The lesson: When dynamic methods are not in place, staff get overloaded just trying to hit deadlines and prepare reviewed, nicely formatted deliverables.
All publishers need to plan to learn from users, and promote their work. Time is money. Any financial adviser will tell you to always put away 10% at the beginning of the month, no matter how little you have left. You’ll find a way to make do with the 90%, and be far better off in the long term. Plan a percentage of time at the beginning of every project to research the community’s needs by watching their output.
You can — and should — have a process in place for finding, capturing, validating, and reworking users’ knowledge until it fits alongside ‘official’ content.
Pulling it all together
By enabling user creation and tagging of content, and building analysis and curation of user content into your process, you will be able to leverage more content than you could ever have the capacity to produce yourself.
XML (oftentimes of the DITA flavor) will be required to make all of this a reality. XML authoring environments make it possible to create semantically-enabled content that can go anywhere, and take its metadata with it. As such, the platform you choose will likely be an XML-based system and require a rethink of information design and editorial processes to enable dynamic publishing of the end deliverables.
By leveraging your folksonomy and taxonomy, you can dynamically create related links from your content to user-generated content and back again.
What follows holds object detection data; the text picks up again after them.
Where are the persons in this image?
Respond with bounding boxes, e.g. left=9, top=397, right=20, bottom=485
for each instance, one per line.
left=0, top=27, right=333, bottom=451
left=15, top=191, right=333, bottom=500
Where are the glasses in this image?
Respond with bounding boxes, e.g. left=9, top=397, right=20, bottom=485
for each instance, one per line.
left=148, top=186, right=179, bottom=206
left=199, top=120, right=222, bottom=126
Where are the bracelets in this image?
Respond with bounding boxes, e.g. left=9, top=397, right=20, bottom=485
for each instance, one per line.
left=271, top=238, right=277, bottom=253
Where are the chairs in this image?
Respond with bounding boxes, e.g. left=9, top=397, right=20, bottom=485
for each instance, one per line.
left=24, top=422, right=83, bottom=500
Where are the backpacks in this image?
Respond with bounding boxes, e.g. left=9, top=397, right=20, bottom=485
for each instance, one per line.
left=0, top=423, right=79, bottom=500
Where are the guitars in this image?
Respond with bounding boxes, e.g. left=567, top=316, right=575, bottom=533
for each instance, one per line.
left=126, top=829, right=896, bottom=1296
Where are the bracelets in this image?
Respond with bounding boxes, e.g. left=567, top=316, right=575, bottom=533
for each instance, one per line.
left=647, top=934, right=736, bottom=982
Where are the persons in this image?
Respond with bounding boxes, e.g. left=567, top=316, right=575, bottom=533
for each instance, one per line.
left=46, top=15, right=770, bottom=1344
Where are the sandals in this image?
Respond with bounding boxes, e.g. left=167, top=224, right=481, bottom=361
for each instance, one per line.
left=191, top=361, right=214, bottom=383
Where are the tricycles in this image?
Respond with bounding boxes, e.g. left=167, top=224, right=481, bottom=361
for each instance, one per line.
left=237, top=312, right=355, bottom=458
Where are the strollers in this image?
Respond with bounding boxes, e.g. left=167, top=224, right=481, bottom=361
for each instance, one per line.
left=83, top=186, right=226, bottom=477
To illustrate, think about how when Reuter’s sells news on “Middle East oil fields” to a 3rd party news site, that 3rd party site can automatically link that content to its other “Middle East” and “Oil” content not sourced from Reuters – simply by matching up the metadata tags. It’s a simple feature of dynamic systems, but highly impactful.
If the users have knowledge and the will to share it, saving us time and making them happier in the process, then it seems only fitting that we help them do so.